Real-time ultrasound in the diagnosis of acute deep venous thrombosis of the lower extremity

W Habscheid, M Höhmann, T Wilhelm, J Epping
Angiology 1990, 41 (8): 599-608
2202232
One hundred twenty-six patients with clinically suspected acute deep venous thrombosis of the lower extremity (DVT) were examined comparatively with ultrasound and venography. In total, 174 lower extremity venograms were obtained. Ultrasonic examinations were performed on patients in the supine position. The venous segments were evaluated almost exclusively with transversal scanning. In the thigh, the only criterion for DVT was the reduced or absent compressibility of the venous lumen when gently compressed with the transducer. In the calf, normal unobstructed veins can usually not be viewed in the supine patient, whereas thrombotic veins appear as sonolucent, incompressible channels.
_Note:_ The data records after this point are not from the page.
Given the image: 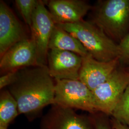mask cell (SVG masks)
Returning a JSON list of instances; mask_svg holds the SVG:
<instances>
[{
  "instance_id": "1",
  "label": "cell",
  "mask_w": 129,
  "mask_h": 129,
  "mask_svg": "<svg viewBox=\"0 0 129 129\" xmlns=\"http://www.w3.org/2000/svg\"><path fill=\"white\" fill-rule=\"evenodd\" d=\"M55 83L47 66L21 69L16 80L8 90L17 102L20 114L37 112L48 105H53Z\"/></svg>"
},
{
  "instance_id": "2",
  "label": "cell",
  "mask_w": 129,
  "mask_h": 129,
  "mask_svg": "<svg viewBox=\"0 0 129 129\" xmlns=\"http://www.w3.org/2000/svg\"><path fill=\"white\" fill-rule=\"evenodd\" d=\"M56 24L76 38L97 60L109 62L119 58L118 44L91 21L83 20L76 23Z\"/></svg>"
},
{
  "instance_id": "3",
  "label": "cell",
  "mask_w": 129,
  "mask_h": 129,
  "mask_svg": "<svg viewBox=\"0 0 129 129\" xmlns=\"http://www.w3.org/2000/svg\"><path fill=\"white\" fill-rule=\"evenodd\" d=\"M91 21L119 44L129 34V0L99 1Z\"/></svg>"
},
{
  "instance_id": "4",
  "label": "cell",
  "mask_w": 129,
  "mask_h": 129,
  "mask_svg": "<svg viewBox=\"0 0 129 129\" xmlns=\"http://www.w3.org/2000/svg\"><path fill=\"white\" fill-rule=\"evenodd\" d=\"M53 105L98 112L92 91L79 80H55Z\"/></svg>"
},
{
  "instance_id": "5",
  "label": "cell",
  "mask_w": 129,
  "mask_h": 129,
  "mask_svg": "<svg viewBox=\"0 0 129 129\" xmlns=\"http://www.w3.org/2000/svg\"><path fill=\"white\" fill-rule=\"evenodd\" d=\"M129 85V73L124 68L119 67L92 91L98 111L111 115Z\"/></svg>"
},
{
  "instance_id": "6",
  "label": "cell",
  "mask_w": 129,
  "mask_h": 129,
  "mask_svg": "<svg viewBox=\"0 0 129 129\" xmlns=\"http://www.w3.org/2000/svg\"><path fill=\"white\" fill-rule=\"evenodd\" d=\"M55 24L46 7L45 1H39L33 14L30 29L31 37L36 46L37 62L39 66H47L48 45Z\"/></svg>"
},
{
  "instance_id": "7",
  "label": "cell",
  "mask_w": 129,
  "mask_h": 129,
  "mask_svg": "<svg viewBox=\"0 0 129 129\" xmlns=\"http://www.w3.org/2000/svg\"><path fill=\"white\" fill-rule=\"evenodd\" d=\"M35 66H39L35 42L31 36L12 46L1 57L2 75Z\"/></svg>"
},
{
  "instance_id": "8",
  "label": "cell",
  "mask_w": 129,
  "mask_h": 129,
  "mask_svg": "<svg viewBox=\"0 0 129 129\" xmlns=\"http://www.w3.org/2000/svg\"><path fill=\"white\" fill-rule=\"evenodd\" d=\"M82 57L69 51L50 50L47 55L49 74L55 80H79Z\"/></svg>"
},
{
  "instance_id": "9",
  "label": "cell",
  "mask_w": 129,
  "mask_h": 129,
  "mask_svg": "<svg viewBox=\"0 0 129 129\" xmlns=\"http://www.w3.org/2000/svg\"><path fill=\"white\" fill-rule=\"evenodd\" d=\"M120 65L119 58L109 62H102L95 59L89 54L82 57L79 80L93 91L105 82Z\"/></svg>"
},
{
  "instance_id": "10",
  "label": "cell",
  "mask_w": 129,
  "mask_h": 129,
  "mask_svg": "<svg viewBox=\"0 0 129 129\" xmlns=\"http://www.w3.org/2000/svg\"><path fill=\"white\" fill-rule=\"evenodd\" d=\"M28 37L21 23L4 1H0V57Z\"/></svg>"
},
{
  "instance_id": "11",
  "label": "cell",
  "mask_w": 129,
  "mask_h": 129,
  "mask_svg": "<svg viewBox=\"0 0 129 129\" xmlns=\"http://www.w3.org/2000/svg\"><path fill=\"white\" fill-rule=\"evenodd\" d=\"M48 11L55 24L76 23L92 9L83 0H50L46 1Z\"/></svg>"
},
{
  "instance_id": "12",
  "label": "cell",
  "mask_w": 129,
  "mask_h": 129,
  "mask_svg": "<svg viewBox=\"0 0 129 129\" xmlns=\"http://www.w3.org/2000/svg\"><path fill=\"white\" fill-rule=\"evenodd\" d=\"M53 105L42 120L41 129H91L89 121L72 109Z\"/></svg>"
},
{
  "instance_id": "13",
  "label": "cell",
  "mask_w": 129,
  "mask_h": 129,
  "mask_svg": "<svg viewBox=\"0 0 129 129\" xmlns=\"http://www.w3.org/2000/svg\"><path fill=\"white\" fill-rule=\"evenodd\" d=\"M49 49L69 51L81 57L89 54L81 42L69 33L55 24L48 45Z\"/></svg>"
},
{
  "instance_id": "14",
  "label": "cell",
  "mask_w": 129,
  "mask_h": 129,
  "mask_svg": "<svg viewBox=\"0 0 129 129\" xmlns=\"http://www.w3.org/2000/svg\"><path fill=\"white\" fill-rule=\"evenodd\" d=\"M19 114L17 102L8 89L0 93V129H8L10 123Z\"/></svg>"
},
{
  "instance_id": "15",
  "label": "cell",
  "mask_w": 129,
  "mask_h": 129,
  "mask_svg": "<svg viewBox=\"0 0 129 129\" xmlns=\"http://www.w3.org/2000/svg\"><path fill=\"white\" fill-rule=\"evenodd\" d=\"M112 118L129 127V85L112 111Z\"/></svg>"
},
{
  "instance_id": "16",
  "label": "cell",
  "mask_w": 129,
  "mask_h": 129,
  "mask_svg": "<svg viewBox=\"0 0 129 129\" xmlns=\"http://www.w3.org/2000/svg\"><path fill=\"white\" fill-rule=\"evenodd\" d=\"M15 4L23 20L31 28L34 12L37 7L38 0H15Z\"/></svg>"
},
{
  "instance_id": "17",
  "label": "cell",
  "mask_w": 129,
  "mask_h": 129,
  "mask_svg": "<svg viewBox=\"0 0 129 129\" xmlns=\"http://www.w3.org/2000/svg\"><path fill=\"white\" fill-rule=\"evenodd\" d=\"M120 64H129V33L118 44Z\"/></svg>"
},
{
  "instance_id": "18",
  "label": "cell",
  "mask_w": 129,
  "mask_h": 129,
  "mask_svg": "<svg viewBox=\"0 0 129 129\" xmlns=\"http://www.w3.org/2000/svg\"><path fill=\"white\" fill-rule=\"evenodd\" d=\"M19 70L10 72L3 74L0 78V88L3 89L8 87L16 80L18 76Z\"/></svg>"
},
{
  "instance_id": "19",
  "label": "cell",
  "mask_w": 129,
  "mask_h": 129,
  "mask_svg": "<svg viewBox=\"0 0 129 129\" xmlns=\"http://www.w3.org/2000/svg\"><path fill=\"white\" fill-rule=\"evenodd\" d=\"M101 116H95L92 119L95 129H111L106 120Z\"/></svg>"
},
{
  "instance_id": "20",
  "label": "cell",
  "mask_w": 129,
  "mask_h": 129,
  "mask_svg": "<svg viewBox=\"0 0 129 129\" xmlns=\"http://www.w3.org/2000/svg\"><path fill=\"white\" fill-rule=\"evenodd\" d=\"M112 127L114 129H129V127L112 118L111 120Z\"/></svg>"
},
{
  "instance_id": "21",
  "label": "cell",
  "mask_w": 129,
  "mask_h": 129,
  "mask_svg": "<svg viewBox=\"0 0 129 129\" xmlns=\"http://www.w3.org/2000/svg\"><path fill=\"white\" fill-rule=\"evenodd\" d=\"M124 68L125 70L128 73H129V67H124Z\"/></svg>"
}]
</instances>
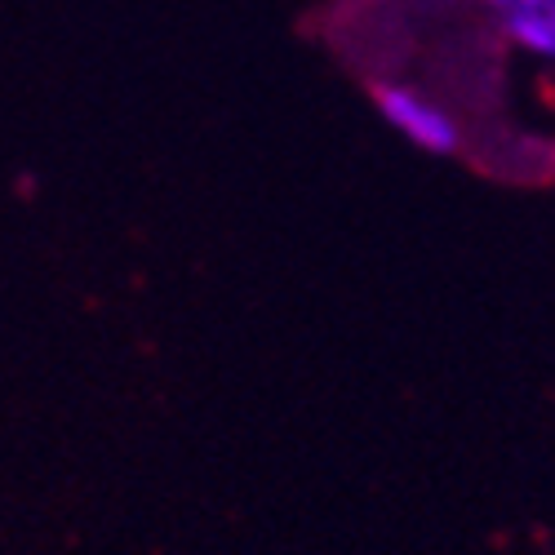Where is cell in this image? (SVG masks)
<instances>
[{
	"instance_id": "obj_2",
	"label": "cell",
	"mask_w": 555,
	"mask_h": 555,
	"mask_svg": "<svg viewBox=\"0 0 555 555\" xmlns=\"http://www.w3.org/2000/svg\"><path fill=\"white\" fill-rule=\"evenodd\" d=\"M516 50L555 63V0H480Z\"/></svg>"
},
{
	"instance_id": "obj_1",
	"label": "cell",
	"mask_w": 555,
	"mask_h": 555,
	"mask_svg": "<svg viewBox=\"0 0 555 555\" xmlns=\"http://www.w3.org/2000/svg\"><path fill=\"white\" fill-rule=\"evenodd\" d=\"M374 107L378 116L404 138L409 147H418L427 156H453L462 147V129L449 116V107H440L431 94L413 85H378L374 89Z\"/></svg>"
}]
</instances>
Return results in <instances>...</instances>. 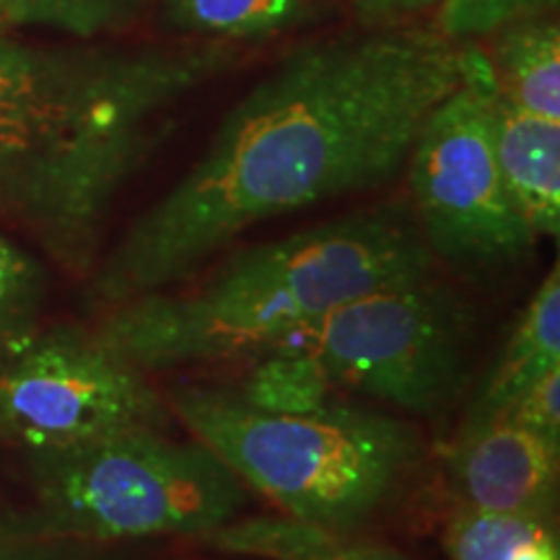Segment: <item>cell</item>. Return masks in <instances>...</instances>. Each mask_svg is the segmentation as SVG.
I'll use <instances>...</instances> for the list:
<instances>
[{"label":"cell","instance_id":"cell-1","mask_svg":"<svg viewBox=\"0 0 560 560\" xmlns=\"http://www.w3.org/2000/svg\"><path fill=\"white\" fill-rule=\"evenodd\" d=\"M462 70L465 45L436 26L361 30L291 50L91 268L89 304L107 312L172 289L249 229L395 182Z\"/></svg>","mask_w":560,"mask_h":560},{"label":"cell","instance_id":"cell-2","mask_svg":"<svg viewBox=\"0 0 560 560\" xmlns=\"http://www.w3.org/2000/svg\"><path fill=\"white\" fill-rule=\"evenodd\" d=\"M236 45L37 47L0 39V213L89 276L112 208Z\"/></svg>","mask_w":560,"mask_h":560},{"label":"cell","instance_id":"cell-3","mask_svg":"<svg viewBox=\"0 0 560 560\" xmlns=\"http://www.w3.org/2000/svg\"><path fill=\"white\" fill-rule=\"evenodd\" d=\"M433 262L412 210L389 202L244 247L206 278L112 306L96 332L145 374L247 359Z\"/></svg>","mask_w":560,"mask_h":560},{"label":"cell","instance_id":"cell-4","mask_svg":"<svg viewBox=\"0 0 560 560\" xmlns=\"http://www.w3.org/2000/svg\"><path fill=\"white\" fill-rule=\"evenodd\" d=\"M170 410L291 520L355 532L416 472L423 444L410 423L335 402L319 412H272L240 389L179 387Z\"/></svg>","mask_w":560,"mask_h":560},{"label":"cell","instance_id":"cell-5","mask_svg":"<svg viewBox=\"0 0 560 560\" xmlns=\"http://www.w3.org/2000/svg\"><path fill=\"white\" fill-rule=\"evenodd\" d=\"M30 506L0 520V535L117 545L192 537L242 516L247 486L198 439L166 429L26 452Z\"/></svg>","mask_w":560,"mask_h":560},{"label":"cell","instance_id":"cell-6","mask_svg":"<svg viewBox=\"0 0 560 560\" xmlns=\"http://www.w3.org/2000/svg\"><path fill=\"white\" fill-rule=\"evenodd\" d=\"M493 91L486 52L465 45L459 86L433 107L405 164L431 255L467 276L516 268L537 244L495 156Z\"/></svg>","mask_w":560,"mask_h":560},{"label":"cell","instance_id":"cell-7","mask_svg":"<svg viewBox=\"0 0 560 560\" xmlns=\"http://www.w3.org/2000/svg\"><path fill=\"white\" fill-rule=\"evenodd\" d=\"M467 342L465 301L429 272L335 306L278 348L310 353L332 384L433 416L457 397Z\"/></svg>","mask_w":560,"mask_h":560},{"label":"cell","instance_id":"cell-8","mask_svg":"<svg viewBox=\"0 0 560 560\" xmlns=\"http://www.w3.org/2000/svg\"><path fill=\"white\" fill-rule=\"evenodd\" d=\"M170 402L96 330L42 327L0 342V441L47 452L132 429H170Z\"/></svg>","mask_w":560,"mask_h":560},{"label":"cell","instance_id":"cell-9","mask_svg":"<svg viewBox=\"0 0 560 560\" xmlns=\"http://www.w3.org/2000/svg\"><path fill=\"white\" fill-rule=\"evenodd\" d=\"M560 446L514 420L457 433L450 470L467 506L529 514L550 522L558 490Z\"/></svg>","mask_w":560,"mask_h":560},{"label":"cell","instance_id":"cell-10","mask_svg":"<svg viewBox=\"0 0 560 560\" xmlns=\"http://www.w3.org/2000/svg\"><path fill=\"white\" fill-rule=\"evenodd\" d=\"M560 366V276L558 265L542 278L516 319L486 382L475 392L457 433L478 431L506 418L535 382Z\"/></svg>","mask_w":560,"mask_h":560},{"label":"cell","instance_id":"cell-11","mask_svg":"<svg viewBox=\"0 0 560 560\" xmlns=\"http://www.w3.org/2000/svg\"><path fill=\"white\" fill-rule=\"evenodd\" d=\"M495 83V81H493ZM495 156L535 236L560 231V122L529 115L493 91Z\"/></svg>","mask_w":560,"mask_h":560},{"label":"cell","instance_id":"cell-12","mask_svg":"<svg viewBox=\"0 0 560 560\" xmlns=\"http://www.w3.org/2000/svg\"><path fill=\"white\" fill-rule=\"evenodd\" d=\"M493 37L488 66L495 89L511 104L560 122V24L550 13L503 26Z\"/></svg>","mask_w":560,"mask_h":560},{"label":"cell","instance_id":"cell-13","mask_svg":"<svg viewBox=\"0 0 560 560\" xmlns=\"http://www.w3.org/2000/svg\"><path fill=\"white\" fill-rule=\"evenodd\" d=\"M223 556L255 560H408L384 545L363 542L319 524L283 514L236 516L200 540Z\"/></svg>","mask_w":560,"mask_h":560},{"label":"cell","instance_id":"cell-14","mask_svg":"<svg viewBox=\"0 0 560 560\" xmlns=\"http://www.w3.org/2000/svg\"><path fill=\"white\" fill-rule=\"evenodd\" d=\"M327 3L330 0H159V9L172 32L240 45L296 30Z\"/></svg>","mask_w":560,"mask_h":560},{"label":"cell","instance_id":"cell-15","mask_svg":"<svg viewBox=\"0 0 560 560\" xmlns=\"http://www.w3.org/2000/svg\"><path fill=\"white\" fill-rule=\"evenodd\" d=\"M330 376L310 353L296 348H270L240 389L252 405L272 412H319L332 408Z\"/></svg>","mask_w":560,"mask_h":560},{"label":"cell","instance_id":"cell-16","mask_svg":"<svg viewBox=\"0 0 560 560\" xmlns=\"http://www.w3.org/2000/svg\"><path fill=\"white\" fill-rule=\"evenodd\" d=\"M550 535V522L529 514H509L462 506L446 524L444 548L450 560H511L524 545Z\"/></svg>","mask_w":560,"mask_h":560},{"label":"cell","instance_id":"cell-17","mask_svg":"<svg viewBox=\"0 0 560 560\" xmlns=\"http://www.w3.org/2000/svg\"><path fill=\"white\" fill-rule=\"evenodd\" d=\"M159 0H9L11 24L42 26L75 39L120 34Z\"/></svg>","mask_w":560,"mask_h":560},{"label":"cell","instance_id":"cell-18","mask_svg":"<svg viewBox=\"0 0 560 560\" xmlns=\"http://www.w3.org/2000/svg\"><path fill=\"white\" fill-rule=\"evenodd\" d=\"M50 272L34 252L0 234V342L42 325Z\"/></svg>","mask_w":560,"mask_h":560},{"label":"cell","instance_id":"cell-19","mask_svg":"<svg viewBox=\"0 0 560 560\" xmlns=\"http://www.w3.org/2000/svg\"><path fill=\"white\" fill-rule=\"evenodd\" d=\"M556 5L558 0H444L436 9V30L457 45H475L514 21L550 13Z\"/></svg>","mask_w":560,"mask_h":560},{"label":"cell","instance_id":"cell-20","mask_svg":"<svg viewBox=\"0 0 560 560\" xmlns=\"http://www.w3.org/2000/svg\"><path fill=\"white\" fill-rule=\"evenodd\" d=\"M506 418L560 446V366L532 384Z\"/></svg>","mask_w":560,"mask_h":560},{"label":"cell","instance_id":"cell-21","mask_svg":"<svg viewBox=\"0 0 560 560\" xmlns=\"http://www.w3.org/2000/svg\"><path fill=\"white\" fill-rule=\"evenodd\" d=\"M104 545L0 535V560H107Z\"/></svg>","mask_w":560,"mask_h":560},{"label":"cell","instance_id":"cell-22","mask_svg":"<svg viewBox=\"0 0 560 560\" xmlns=\"http://www.w3.org/2000/svg\"><path fill=\"white\" fill-rule=\"evenodd\" d=\"M444 0H348L350 11L363 30H387V26H400L405 19L418 16V13L439 9Z\"/></svg>","mask_w":560,"mask_h":560},{"label":"cell","instance_id":"cell-23","mask_svg":"<svg viewBox=\"0 0 560 560\" xmlns=\"http://www.w3.org/2000/svg\"><path fill=\"white\" fill-rule=\"evenodd\" d=\"M511 560H560L558 558V542H556V535H545L540 540L524 545V548L516 552Z\"/></svg>","mask_w":560,"mask_h":560},{"label":"cell","instance_id":"cell-24","mask_svg":"<svg viewBox=\"0 0 560 560\" xmlns=\"http://www.w3.org/2000/svg\"><path fill=\"white\" fill-rule=\"evenodd\" d=\"M11 24V16H9V0H0V32L5 30V26Z\"/></svg>","mask_w":560,"mask_h":560}]
</instances>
Eight-three of the 174 lower extremity venograms were positive for DVT. In the majority of cases (53 of 83) the thrombotic process had involved two or more segments in combination. The sites of involvement of the different venous segments were distributed as follows: 24 occlusions of the common femoral vein, 52 of the superficial femoral vein, 56 of the popliteal vein, and 71 of the calf veins. Ultrasound had a sensitivity of 100% for thrombosis of the common femoral vein, 96% for the superficial femoral veins, 98% for the popliteal vein, and 93% for the calf veins. For the entire lower extremity, in regard to the diagnosis of thrombosis, the overall sensitivity was 95%. In 90% the extension of the occlusion was foreseen correctly. In no cases were false-positive results reported. Thus the overall specificity was 100%. The authors conclude that real-time ultrasound is a highly accurate method for the diagnosis of DVT of the lower extremity. It is the only indirect method capable of evaluating the venous system of the thigh, as well as that of the calf, with high accuracy. It should be the first choice of diagnostic imaging method in the diagnosis of deep venous thrombosis of the lower extremity.